Sovereign AI refers to the creation and operation of independent AI using the nation or corporations' own infrastructure and data. The administration of Lee Jae-myung is planning the 'Everyone's AI Project', which aims to provide all citizens with a proprietary AI service tailored for high Korean language usability and aligned with Korean culture, system, and characteristics.
KT has publicly released Mi:dm 2.0 as open-source, having advanced and optimized the Mi:dm 1.0 version launched in October 2023 using its own technology. This technology, developed over approximately two years, has been made available for commercial use by corporations, individuals, and public entities without restrictions. The government is also advancing policies with a focus on the 'open-source release' of independently developed AI.
The Ministry of Science and ICT is promoting a project to select up to five elite teams and compress this through a phased evaluation to ultimately develop a 'proprietary AI foundation model.' By releasing Mi:dm 2.0, KT has thrown its hat in the ring for this project. The executive director stated, "We are preparing to participate in the government project," adding "(The government development direction) aligns with our AI philosophy. The proprietary AI model must encapsulate Korean values and culture, and the data we have built through collaboration with the data alliance over the past year will be a significant advantage in creating the 'proprietary AI model.'"

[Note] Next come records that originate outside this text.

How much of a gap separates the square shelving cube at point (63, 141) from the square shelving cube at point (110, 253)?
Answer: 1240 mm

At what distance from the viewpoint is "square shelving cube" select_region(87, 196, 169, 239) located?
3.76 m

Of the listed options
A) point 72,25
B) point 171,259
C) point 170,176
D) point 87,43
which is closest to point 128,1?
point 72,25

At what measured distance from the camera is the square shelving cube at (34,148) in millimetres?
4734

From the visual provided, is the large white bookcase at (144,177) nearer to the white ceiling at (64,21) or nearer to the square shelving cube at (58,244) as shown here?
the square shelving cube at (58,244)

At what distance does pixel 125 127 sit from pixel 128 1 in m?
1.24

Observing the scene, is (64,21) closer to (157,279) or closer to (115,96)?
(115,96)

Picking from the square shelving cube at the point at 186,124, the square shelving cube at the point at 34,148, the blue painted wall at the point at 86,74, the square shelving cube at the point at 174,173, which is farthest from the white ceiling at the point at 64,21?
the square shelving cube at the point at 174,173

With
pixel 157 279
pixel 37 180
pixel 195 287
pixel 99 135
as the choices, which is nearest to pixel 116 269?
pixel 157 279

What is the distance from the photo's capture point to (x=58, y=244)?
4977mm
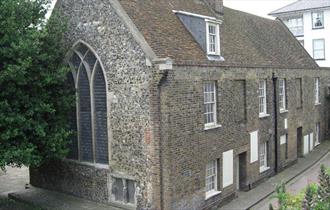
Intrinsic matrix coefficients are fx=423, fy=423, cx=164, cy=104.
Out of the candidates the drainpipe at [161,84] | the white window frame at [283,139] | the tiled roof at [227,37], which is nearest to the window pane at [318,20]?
the tiled roof at [227,37]

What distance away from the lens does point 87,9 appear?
16609mm

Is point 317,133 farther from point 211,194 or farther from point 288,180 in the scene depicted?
point 211,194

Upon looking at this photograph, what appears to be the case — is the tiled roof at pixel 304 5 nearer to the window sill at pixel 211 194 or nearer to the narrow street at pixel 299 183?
the narrow street at pixel 299 183

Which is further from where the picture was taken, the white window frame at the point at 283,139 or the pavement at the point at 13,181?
the white window frame at the point at 283,139

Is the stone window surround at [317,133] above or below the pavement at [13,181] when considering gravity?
above

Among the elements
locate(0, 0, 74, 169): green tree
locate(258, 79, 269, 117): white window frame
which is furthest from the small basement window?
locate(258, 79, 269, 117): white window frame

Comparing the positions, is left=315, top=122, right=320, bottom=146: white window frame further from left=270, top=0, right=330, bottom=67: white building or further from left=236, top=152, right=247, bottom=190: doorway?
left=270, top=0, right=330, bottom=67: white building

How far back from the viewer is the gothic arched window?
1677 cm

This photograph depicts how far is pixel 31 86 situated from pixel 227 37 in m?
10.8

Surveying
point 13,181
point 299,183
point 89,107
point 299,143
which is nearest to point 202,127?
point 89,107

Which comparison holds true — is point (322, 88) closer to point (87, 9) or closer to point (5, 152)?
point (87, 9)

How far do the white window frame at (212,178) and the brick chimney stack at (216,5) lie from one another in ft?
29.3

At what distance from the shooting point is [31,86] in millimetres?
15297

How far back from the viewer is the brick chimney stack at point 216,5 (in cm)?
2244
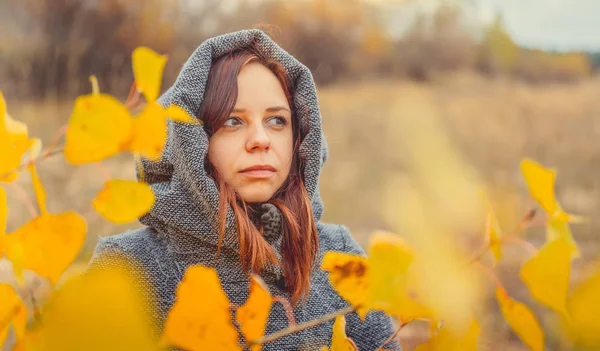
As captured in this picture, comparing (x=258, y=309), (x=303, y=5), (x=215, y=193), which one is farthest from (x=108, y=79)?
(x=258, y=309)

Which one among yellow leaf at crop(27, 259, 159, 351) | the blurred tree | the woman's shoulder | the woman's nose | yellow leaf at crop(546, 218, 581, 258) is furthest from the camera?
the blurred tree

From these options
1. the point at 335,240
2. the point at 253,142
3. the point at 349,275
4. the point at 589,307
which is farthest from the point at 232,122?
the point at 589,307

◇ "Mi:dm 2.0 is the model representing Sovereign AI"
KT introduced Mi:dm 2.0 as 'Korean AI,' as it is a proprietary AI model created from pre-training and has secured all copyrights for high-quality Korean language training data. The executive director explained, "We systemically classified the secured data into a total of 200 subcategories based on criteria such as language, form, and content," and emphasized, "We have a data management system that is suitable not only for functioning as a general AI model but also for specialization according to specific circumstances."

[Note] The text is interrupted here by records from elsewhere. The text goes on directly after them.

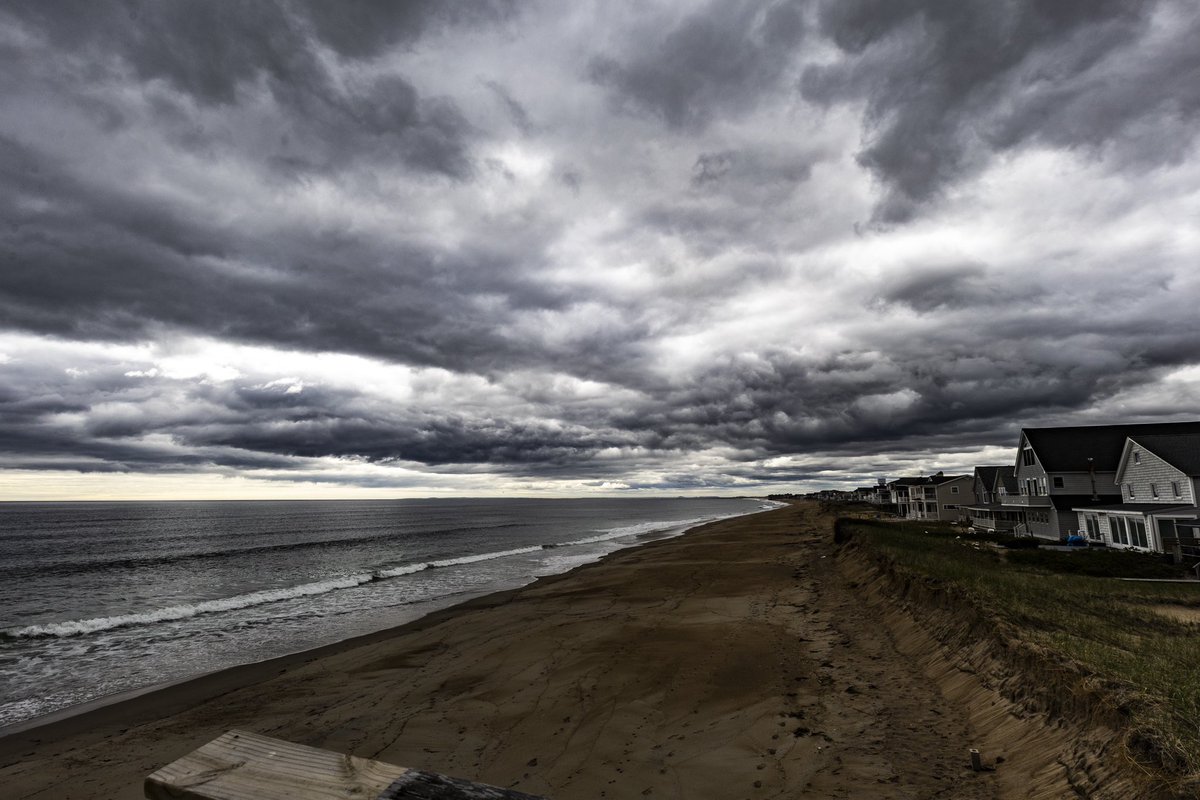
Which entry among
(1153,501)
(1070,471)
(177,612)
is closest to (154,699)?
(177,612)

KT believes that the 'Sovereign AI' emphasized by the government ultimately relies on Korean data. The executive director stated, "User data must be thoroughly protected by sovereignty, and the ability to choose must be provided depending on the user environment and purpose," adding, "It is being operated safely and responsibly while complying with all regulations." He further remarked, "Mi:dm 2.0 is the model representing Sovereign AI."
Mi:dm 2.0 scored higher than other similarly sized domestic and international models in the 'Ko-Sovereign' benchmark, a Korean language AI capability assessment index jointly developed by KT and Korea University. Furthermore, Mi:dm 2.0 also received an 'excellent performance' evaluation in the 'KMMLU' benchmark, which measures understanding of specialized knowledge related to Korea, and in the Korean language model evaluation index, 'HAERAE.'
KT has also collaborated with domestic fabless semiconductor design company Libelium from the development stage of Mi:dm 2.0 to ensure optimal operation in domestic AI semiconductors. It has also developed and applied a 'tokenizer' that reflects the structure and linguistic characteristics of the Korean language. KT stated, "Through academic cooperation with the Korea University Institute of Ethnic Culture, we have also secured academic credibility for Mi:dm 2.0 as 'Korean AI.'"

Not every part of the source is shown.